LYDIE THONNERIEUX, SCULPTEUR

Entretien avec Jeanine Smolec-Rivais

*****

                Jeanine Smolec-Rivais : Lydie Thonnerieux, comment définissez-vous votre travail ?

            Lydie Thonnerieux : C'est un travail de sculpture et de modelage, axé sur le travail de la terre. Mon matériau de prédilection est le grès qui me permet toute liberté pour exprimer tout ce que l'être humain peut avoir comme sentiments. Je suis sensible aux contes de fées, tant du point de vue de la beauté que de leur naïveté et aussi de la noirceur qui peut en découler.

                J.S-R. : Je vois trois démarches dans votre travail : une dont on pourrait dire qu'il s'agit d'éléments pris sur des "chevaux de bois" (même s'ils sont en terre !) Ce sont des enfants grimpés sur des animaux un peu bizarres.

Ensuite, nous entrons vraiment dans le domaine du conte, avec la reine, une vierge avec des bois sur la tête etc. Nous sommes là dans un monde précieux contrairement au précédent qui était très ludique ; des rois, des princesses… l'une d'elles paraissant plus mécanique que les autres ?

            L.T. : Oui, certaines sont comme des petits pantins, manipulées et il y a un manipulateur. C'est un peu comme une métaphore de l'être humain. Nous sommes tous un peu des pantins. On nous manipule. Nous manquons tous de liberté. C'est ce que je voudrais tendre à montrer, le fait que nous soyons tous emprisonnés dans une sorte de carcan. Avec quelqu'un qui nous manipule, et nous laisse finalement avec très peu de liberté.

                J.S-R. : D'autres me semblent aussi avoir la tête qui remue. On pourrait dire qu'elles voyagent dans leur tête, mais que leur corps reste immobile.

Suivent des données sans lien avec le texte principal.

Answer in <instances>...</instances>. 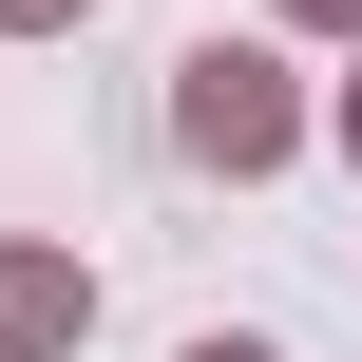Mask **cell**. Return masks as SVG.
Here are the masks:
<instances>
[{"label":"cell","mask_w":362,"mask_h":362,"mask_svg":"<svg viewBox=\"0 0 362 362\" xmlns=\"http://www.w3.org/2000/svg\"><path fill=\"white\" fill-rule=\"evenodd\" d=\"M191 362H267V344H191Z\"/></svg>","instance_id":"3"},{"label":"cell","mask_w":362,"mask_h":362,"mask_svg":"<svg viewBox=\"0 0 362 362\" xmlns=\"http://www.w3.org/2000/svg\"><path fill=\"white\" fill-rule=\"evenodd\" d=\"M57 325H76V286L57 267H0V344H57Z\"/></svg>","instance_id":"2"},{"label":"cell","mask_w":362,"mask_h":362,"mask_svg":"<svg viewBox=\"0 0 362 362\" xmlns=\"http://www.w3.org/2000/svg\"><path fill=\"white\" fill-rule=\"evenodd\" d=\"M344 134H362V95H344Z\"/></svg>","instance_id":"5"},{"label":"cell","mask_w":362,"mask_h":362,"mask_svg":"<svg viewBox=\"0 0 362 362\" xmlns=\"http://www.w3.org/2000/svg\"><path fill=\"white\" fill-rule=\"evenodd\" d=\"M191 153H229V172H248V153H286V95H267V57H229V38L191 57Z\"/></svg>","instance_id":"1"},{"label":"cell","mask_w":362,"mask_h":362,"mask_svg":"<svg viewBox=\"0 0 362 362\" xmlns=\"http://www.w3.org/2000/svg\"><path fill=\"white\" fill-rule=\"evenodd\" d=\"M325 19H362V0H325Z\"/></svg>","instance_id":"4"}]
</instances>
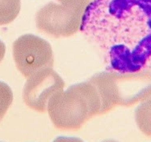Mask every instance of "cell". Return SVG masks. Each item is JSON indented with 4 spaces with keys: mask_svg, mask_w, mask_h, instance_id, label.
<instances>
[{
    "mask_svg": "<svg viewBox=\"0 0 151 142\" xmlns=\"http://www.w3.org/2000/svg\"><path fill=\"white\" fill-rule=\"evenodd\" d=\"M80 31L108 71L151 70V0H93Z\"/></svg>",
    "mask_w": 151,
    "mask_h": 142,
    "instance_id": "obj_1",
    "label": "cell"
},
{
    "mask_svg": "<svg viewBox=\"0 0 151 142\" xmlns=\"http://www.w3.org/2000/svg\"><path fill=\"white\" fill-rule=\"evenodd\" d=\"M101 99L91 81L74 84L50 99L47 111L52 124L62 131H76L99 115Z\"/></svg>",
    "mask_w": 151,
    "mask_h": 142,
    "instance_id": "obj_2",
    "label": "cell"
},
{
    "mask_svg": "<svg viewBox=\"0 0 151 142\" xmlns=\"http://www.w3.org/2000/svg\"><path fill=\"white\" fill-rule=\"evenodd\" d=\"M88 80L96 86L101 99L99 114H106L118 106L136 105L151 94V70L129 73L102 71Z\"/></svg>",
    "mask_w": 151,
    "mask_h": 142,
    "instance_id": "obj_3",
    "label": "cell"
},
{
    "mask_svg": "<svg viewBox=\"0 0 151 142\" xmlns=\"http://www.w3.org/2000/svg\"><path fill=\"white\" fill-rule=\"evenodd\" d=\"M13 59L16 68L25 78L41 69L52 68L54 57L49 42L34 34L18 37L12 46Z\"/></svg>",
    "mask_w": 151,
    "mask_h": 142,
    "instance_id": "obj_4",
    "label": "cell"
},
{
    "mask_svg": "<svg viewBox=\"0 0 151 142\" xmlns=\"http://www.w3.org/2000/svg\"><path fill=\"white\" fill-rule=\"evenodd\" d=\"M83 12L50 2L36 13L37 29L55 38L69 37L80 30Z\"/></svg>",
    "mask_w": 151,
    "mask_h": 142,
    "instance_id": "obj_5",
    "label": "cell"
},
{
    "mask_svg": "<svg viewBox=\"0 0 151 142\" xmlns=\"http://www.w3.org/2000/svg\"><path fill=\"white\" fill-rule=\"evenodd\" d=\"M65 82L52 68L38 71L27 78L23 90V100L29 108L37 112L47 111L52 96L62 91Z\"/></svg>",
    "mask_w": 151,
    "mask_h": 142,
    "instance_id": "obj_6",
    "label": "cell"
},
{
    "mask_svg": "<svg viewBox=\"0 0 151 142\" xmlns=\"http://www.w3.org/2000/svg\"><path fill=\"white\" fill-rule=\"evenodd\" d=\"M134 117L139 130L145 136L151 137V94L140 102Z\"/></svg>",
    "mask_w": 151,
    "mask_h": 142,
    "instance_id": "obj_7",
    "label": "cell"
},
{
    "mask_svg": "<svg viewBox=\"0 0 151 142\" xmlns=\"http://www.w3.org/2000/svg\"><path fill=\"white\" fill-rule=\"evenodd\" d=\"M20 9V0H0V26L14 21L18 17Z\"/></svg>",
    "mask_w": 151,
    "mask_h": 142,
    "instance_id": "obj_8",
    "label": "cell"
},
{
    "mask_svg": "<svg viewBox=\"0 0 151 142\" xmlns=\"http://www.w3.org/2000/svg\"><path fill=\"white\" fill-rule=\"evenodd\" d=\"M13 92L11 87L5 82L0 81V121L12 104Z\"/></svg>",
    "mask_w": 151,
    "mask_h": 142,
    "instance_id": "obj_9",
    "label": "cell"
},
{
    "mask_svg": "<svg viewBox=\"0 0 151 142\" xmlns=\"http://www.w3.org/2000/svg\"><path fill=\"white\" fill-rule=\"evenodd\" d=\"M56 1L69 7L84 12L86 7L88 6L93 0H56Z\"/></svg>",
    "mask_w": 151,
    "mask_h": 142,
    "instance_id": "obj_10",
    "label": "cell"
},
{
    "mask_svg": "<svg viewBox=\"0 0 151 142\" xmlns=\"http://www.w3.org/2000/svg\"><path fill=\"white\" fill-rule=\"evenodd\" d=\"M52 142H84L80 138L71 137V136H58Z\"/></svg>",
    "mask_w": 151,
    "mask_h": 142,
    "instance_id": "obj_11",
    "label": "cell"
},
{
    "mask_svg": "<svg viewBox=\"0 0 151 142\" xmlns=\"http://www.w3.org/2000/svg\"><path fill=\"white\" fill-rule=\"evenodd\" d=\"M5 54H6V46L3 43V42L0 40V63L4 59Z\"/></svg>",
    "mask_w": 151,
    "mask_h": 142,
    "instance_id": "obj_12",
    "label": "cell"
},
{
    "mask_svg": "<svg viewBox=\"0 0 151 142\" xmlns=\"http://www.w3.org/2000/svg\"><path fill=\"white\" fill-rule=\"evenodd\" d=\"M102 142H119V141H115V140L109 139V140H104V141H103Z\"/></svg>",
    "mask_w": 151,
    "mask_h": 142,
    "instance_id": "obj_13",
    "label": "cell"
},
{
    "mask_svg": "<svg viewBox=\"0 0 151 142\" xmlns=\"http://www.w3.org/2000/svg\"><path fill=\"white\" fill-rule=\"evenodd\" d=\"M0 142H1V141H0Z\"/></svg>",
    "mask_w": 151,
    "mask_h": 142,
    "instance_id": "obj_14",
    "label": "cell"
}]
</instances>
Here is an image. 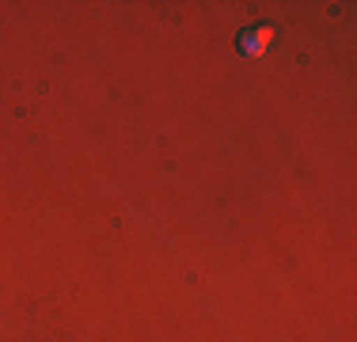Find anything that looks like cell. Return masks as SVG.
I'll use <instances>...</instances> for the list:
<instances>
[{
    "instance_id": "1",
    "label": "cell",
    "mask_w": 357,
    "mask_h": 342,
    "mask_svg": "<svg viewBox=\"0 0 357 342\" xmlns=\"http://www.w3.org/2000/svg\"><path fill=\"white\" fill-rule=\"evenodd\" d=\"M270 38H274V27L259 23V27L240 31V50H243V54H259V50H266V46H270Z\"/></svg>"
}]
</instances>
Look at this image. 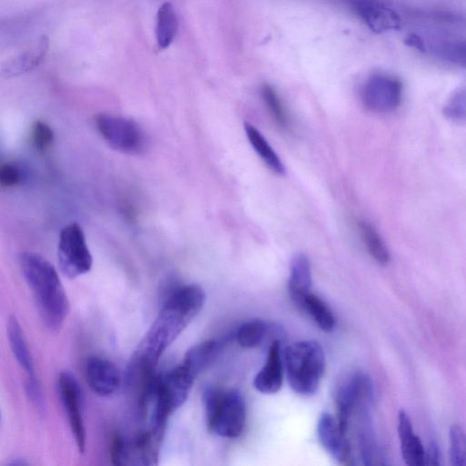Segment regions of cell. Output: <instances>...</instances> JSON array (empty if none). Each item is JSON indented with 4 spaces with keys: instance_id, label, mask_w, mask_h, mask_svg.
Listing matches in <instances>:
<instances>
[{
    "instance_id": "1",
    "label": "cell",
    "mask_w": 466,
    "mask_h": 466,
    "mask_svg": "<svg viewBox=\"0 0 466 466\" xmlns=\"http://www.w3.org/2000/svg\"><path fill=\"white\" fill-rule=\"evenodd\" d=\"M206 295L196 284L175 287L158 315L132 355L126 384L134 385L153 377L164 351L176 340L204 306Z\"/></svg>"
},
{
    "instance_id": "2",
    "label": "cell",
    "mask_w": 466,
    "mask_h": 466,
    "mask_svg": "<svg viewBox=\"0 0 466 466\" xmlns=\"http://www.w3.org/2000/svg\"><path fill=\"white\" fill-rule=\"evenodd\" d=\"M18 263L28 285L39 317L51 330H58L66 319L70 305L56 268L41 255L25 251Z\"/></svg>"
},
{
    "instance_id": "3",
    "label": "cell",
    "mask_w": 466,
    "mask_h": 466,
    "mask_svg": "<svg viewBox=\"0 0 466 466\" xmlns=\"http://www.w3.org/2000/svg\"><path fill=\"white\" fill-rule=\"evenodd\" d=\"M284 368L290 388L299 395L314 394L325 370L322 347L315 340L290 344L283 352Z\"/></svg>"
},
{
    "instance_id": "4",
    "label": "cell",
    "mask_w": 466,
    "mask_h": 466,
    "mask_svg": "<svg viewBox=\"0 0 466 466\" xmlns=\"http://www.w3.org/2000/svg\"><path fill=\"white\" fill-rule=\"evenodd\" d=\"M208 431L226 438L238 437L245 426L246 406L240 392L208 387L203 392Z\"/></svg>"
},
{
    "instance_id": "5",
    "label": "cell",
    "mask_w": 466,
    "mask_h": 466,
    "mask_svg": "<svg viewBox=\"0 0 466 466\" xmlns=\"http://www.w3.org/2000/svg\"><path fill=\"white\" fill-rule=\"evenodd\" d=\"M195 378L183 364L158 376L150 424L155 433L163 437L168 417L187 400Z\"/></svg>"
},
{
    "instance_id": "6",
    "label": "cell",
    "mask_w": 466,
    "mask_h": 466,
    "mask_svg": "<svg viewBox=\"0 0 466 466\" xmlns=\"http://www.w3.org/2000/svg\"><path fill=\"white\" fill-rule=\"evenodd\" d=\"M97 132L113 149L132 156L142 155L148 147L145 130L131 118L100 113L95 116Z\"/></svg>"
},
{
    "instance_id": "7",
    "label": "cell",
    "mask_w": 466,
    "mask_h": 466,
    "mask_svg": "<svg viewBox=\"0 0 466 466\" xmlns=\"http://www.w3.org/2000/svg\"><path fill=\"white\" fill-rule=\"evenodd\" d=\"M57 260L61 272L69 279L87 273L93 264L85 233L79 224L65 226L59 234Z\"/></svg>"
},
{
    "instance_id": "8",
    "label": "cell",
    "mask_w": 466,
    "mask_h": 466,
    "mask_svg": "<svg viewBox=\"0 0 466 466\" xmlns=\"http://www.w3.org/2000/svg\"><path fill=\"white\" fill-rule=\"evenodd\" d=\"M402 91L400 78L387 73H377L365 82L361 99L365 107L371 112L390 113L400 106Z\"/></svg>"
},
{
    "instance_id": "9",
    "label": "cell",
    "mask_w": 466,
    "mask_h": 466,
    "mask_svg": "<svg viewBox=\"0 0 466 466\" xmlns=\"http://www.w3.org/2000/svg\"><path fill=\"white\" fill-rule=\"evenodd\" d=\"M58 395L79 452L86 451V428L83 418V393L76 378L68 371L59 374Z\"/></svg>"
},
{
    "instance_id": "10",
    "label": "cell",
    "mask_w": 466,
    "mask_h": 466,
    "mask_svg": "<svg viewBox=\"0 0 466 466\" xmlns=\"http://www.w3.org/2000/svg\"><path fill=\"white\" fill-rule=\"evenodd\" d=\"M318 438L322 447L339 462L349 464L351 461L350 439L341 429L337 418L323 412L317 424Z\"/></svg>"
},
{
    "instance_id": "11",
    "label": "cell",
    "mask_w": 466,
    "mask_h": 466,
    "mask_svg": "<svg viewBox=\"0 0 466 466\" xmlns=\"http://www.w3.org/2000/svg\"><path fill=\"white\" fill-rule=\"evenodd\" d=\"M351 6L356 15L376 33L401 27L399 14L380 0H351Z\"/></svg>"
},
{
    "instance_id": "12",
    "label": "cell",
    "mask_w": 466,
    "mask_h": 466,
    "mask_svg": "<svg viewBox=\"0 0 466 466\" xmlns=\"http://www.w3.org/2000/svg\"><path fill=\"white\" fill-rule=\"evenodd\" d=\"M85 375L91 390L102 397L114 394L122 382L121 374L116 365L100 357H92L87 360Z\"/></svg>"
},
{
    "instance_id": "13",
    "label": "cell",
    "mask_w": 466,
    "mask_h": 466,
    "mask_svg": "<svg viewBox=\"0 0 466 466\" xmlns=\"http://www.w3.org/2000/svg\"><path fill=\"white\" fill-rule=\"evenodd\" d=\"M283 370L281 339L278 338L270 341L264 366L257 373L253 381L255 389L265 394L279 391L283 382Z\"/></svg>"
},
{
    "instance_id": "14",
    "label": "cell",
    "mask_w": 466,
    "mask_h": 466,
    "mask_svg": "<svg viewBox=\"0 0 466 466\" xmlns=\"http://www.w3.org/2000/svg\"><path fill=\"white\" fill-rule=\"evenodd\" d=\"M49 47L47 36H41L37 42L27 49L10 58L1 66L3 77L16 76L36 67L45 58Z\"/></svg>"
},
{
    "instance_id": "15",
    "label": "cell",
    "mask_w": 466,
    "mask_h": 466,
    "mask_svg": "<svg viewBox=\"0 0 466 466\" xmlns=\"http://www.w3.org/2000/svg\"><path fill=\"white\" fill-rule=\"evenodd\" d=\"M398 434L404 462L410 466L425 465V449L419 436L413 431L410 417L403 410L398 414Z\"/></svg>"
},
{
    "instance_id": "16",
    "label": "cell",
    "mask_w": 466,
    "mask_h": 466,
    "mask_svg": "<svg viewBox=\"0 0 466 466\" xmlns=\"http://www.w3.org/2000/svg\"><path fill=\"white\" fill-rule=\"evenodd\" d=\"M6 331L12 353L26 373L25 383H39L35 372L34 360L29 347L15 316L13 315L8 319Z\"/></svg>"
},
{
    "instance_id": "17",
    "label": "cell",
    "mask_w": 466,
    "mask_h": 466,
    "mask_svg": "<svg viewBox=\"0 0 466 466\" xmlns=\"http://www.w3.org/2000/svg\"><path fill=\"white\" fill-rule=\"evenodd\" d=\"M312 278L310 264L303 254L295 256L290 264L288 289L290 298L297 304L304 295L311 291Z\"/></svg>"
},
{
    "instance_id": "18",
    "label": "cell",
    "mask_w": 466,
    "mask_h": 466,
    "mask_svg": "<svg viewBox=\"0 0 466 466\" xmlns=\"http://www.w3.org/2000/svg\"><path fill=\"white\" fill-rule=\"evenodd\" d=\"M221 348V342L215 339L204 340L187 351L182 364L197 377L214 361Z\"/></svg>"
},
{
    "instance_id": "19",
    "label": "cell",
    "mask_w": 466,
    "mask_h": 466,
    "mask_svg": "<svg viewBox=\"0 0 466 466\" xmlns=\"http://www.w3.org/2000/svg\"><path fill=\"white\" fill-rule=\"evenodd\" d=\"M178 30V19L172 4H162L157 13L156 38L160 50L168 47Z\"/></svg>"
},
{
    "instance_id": "20",
    "label": "cell",
    "mask_w": 466,
    "mask_h": 466,
    "mask_svg": "<svg viewBox=\"0 0 466 466\" xmlns=\"http://www.w3.org/2000/svg\"><path fill=\"white\" fill-rule=\"evenodd\" d=\"M296 305L306 311L322 330L329 332L334 329L336 321L332 311L311 291L304 295Z\"/></svg>"
},
{
    "instance_id": "21",
    "label": "cell",
    "mask_w": 466,
    "mask_h": 466,
    "mask_svg": "<svg viewBox=\"0 0 466 466\" xmlns=\"http://www.w3.org/2000/svg\"><path fill=\"white\" fill-rule=\"evenodd\" d=\"M244 128L251 146L264 163L275 173L284 174L282 161L259 130L248 122L245 123Z\"/></svg>"
},
{
    "instance_id": "22",
    "label": "cell",
    "mask_w": 466,
    "mask_h": 466,
    "mask_svg": "<svg viewBox=\"0 0 466 466\" xmlns=\"http://www.w3.org/2000/svg\"><path fill=\"white\" fill-rule=\"evenodd\" d=\"M360 238L370 255L380 265H387L390 260V251L377 229L369 222L358 223Z\"/></svg>"
},
{
    "instance_id": "23",
    "label": "cell",
    "mask_w": 466,
    "mask_h": 466,
    "mask_svg": "<svg viewBox=\"0 0 466 466\" xmlns=\"http://www.w3.org/2000/svg\"><path fill=\"white\" fill-rule=\"evenodd\" d=\"M270 333L268 324L254 319L240 325L236 332V340L243 348H255L260 345Z\"/></svg>"
},
{
    "instance_id": "24",
    "label": "cell",
    "mask_w": 466,
    "mask_h": 466,
    "mask_svg": "<svg viewBox=\"0 0 466 466\" xmlns=\"http://www.w3.org/2000/svg\"><path fill=\"white\" fill-rule=\"evenodd\" d=\"M449 459L452 466H466V432L459 424L450 427Z\"/></svg>"
},
{
    "instance_id": "25",
    "label": "cell",
    "mask_w": 466,
    "mask_h": 466,
    "mask_svg": "<svg viewBox=\"0 0 466 466\" xmlns=\"http://www.w3.org/2000/svg\"><path fill=\"white\" fill-rule=\"evenodd\" d=\"M433 52L439 57L466 68V41H442L434 45Z\"/></svg>"
},
{
    "instance_id": "26",
    "label": "cell",
    "mask_w": 466,
    "mask_h": 466,
    "mask_svg": "<svg viewBox=\"0 0 466 466\" xmlns=\"http://www.w3.org/2000/svg\"><path fill=\"white\" fill-rule=\"evenodd\" d=\"M261 93L263 100L275 122L283 128L287 127L289 126V117L275 89L268 84H264Z\"/></svg>"
},
{
    "instance_id": "27",
    "label": "cell",
    "mask_w": 466,
    "mask_h": 466,
    "mask_svg": "<svg viewBox=\"0 0 466 466\" xmlns=\"http://www.w3.org/2000/svg\"><path fill=\"white\" fill-rule=\"evenodd\" d=\"M444 116L454 122H466V86L453 93L443 106Z\"/></svg>"
},
{
    "instance_id": "28",
    "label": "cell",
    "mask_w": 466,
    "mask_h": 466,
    "mask_svg": "<svg viewBox=\"0 0 466 466\" xmlns=\"http://www.w3.org/2000/svg\"><path fill=\"white\" fill-rule=\"evenodd\" d=\"M31 140L37 150L46 151L54 141V132L47 124L37 120L32 126Z\"/></svg>"
},
{
    "instance_id": "29",
    "label": "cell",
    "mask_w": 466,
    "mask_h": 466,
    "mask_svg": "<svg viewBox=\"0 0 466 466\" xmlns=\"http://www.w3.org/2000/svg\"><path fill=\"white\" fill-rule=\"evenodd\" d=\"M25 179V172L15 163H4L0 167V185L11 187L20 185Z\"/></svg>"
},
{
    "instance_id": "30",
    "label": "cell",
    "mask_w": 466,
    "mask_h": 466,
    "mask_svg": "<svg viewBox=\"0 0 466 466\" xmlns=\"http://www.w3.org/2000/svg\"><path fill=\"white\" fill-rule=\"evenodd\" d=\"M110 458L115 465H127V439L116 434L113 437Z\"/></svg>"
},
{
    "instance_id": "31",
    "label": "cell",
    "mask_w": 466,
    "mask_h": 466,
    "mask_svg": "<svg viewBox=\"0 0 466 466\" xmlns=\"http://www.w3.org/2000/svg\"><path fill=\"white\" fill-rule=\"evenodd\" d=\"M440 450L435 441H431L428 448L425 450V465H438L440 464Z\"/></svg>"
},
{
    "instance_id": "32",
    "label": "cell",
    "mask_w": 466,
    "mask_h": 466,
    "mask_svg": "<svg viewBox=\"0 0 466 466\" xmlns=\"http://www.w3.org/2000/svg\"><path fill=\"white\" fill-rule=\"evenodd\" d=\"M404 43L408 46H410V47L417 49L420 52L427 51V46L424 43L423 39L416 34L408 35L404 39Z\"/></svg>"
}]
</instances>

            L.T. : Tout à fait, c'est bien cela. Finalement, je me dis aussi que la femme –parce qu'il y a ce côté féminin- a du mal de sortir du corps où elle est emprisonnée ! La femme a du mal à trouver un espace de liberté. Depuis la nuit des temps, nous avons l'impression d'être libres, mais finalement nous sommes figées dans un grand nombre de choses ! Nous avons du mal à nous libérer des liens que nous tissons avec nos parents. Ensuite, nous sommes emprisonnées par rapport aux enfants. C'est ce que je veux présenter.

                J.S-R. : Avec la troisième partie, nous sommes carrément dans le monde des pantins.

            L.T. : Ceci est la deuxième phase de mon travail. J'ai commencé par des personnages appartenant aux contes de fées. Maintenant, il arrive vraiment vers un côté un peu plus noir et plus "pantin". J'ai vraiment le sentiment d'évoluer dans mon travail.

 

                J.S-R. : Vous évoluez donc dans la noirceur ?

            L.T. : Oui, dans la noirceur.

 

J.S-R. : Le pessimisme, plutôt ?

            L.T. : Oui. Ce sont des poupées que l'on peut tout de même cajoler…

 

                J.S-R. : Certes. Mais vous êtes très proche de l'esprit vaudou, parce que je vois que vous leur avez piqué des aiguilles dans le cœur !

            L.T. : Mais il me semble que nous avons tous des piques au cœur, de temps en temps ! Donc, finalement, c'est comme des malaises qu'elles ressentent. J'exprime des sentiments comme l'aliénation, comme la peur, comme l'angoisse…

 

           

                ENTRETIEN REALISE A CHANDOLAS, AU FESTIVAL BANN'ART ART SINGULIER ART D'AUJOURD'HUI 2012.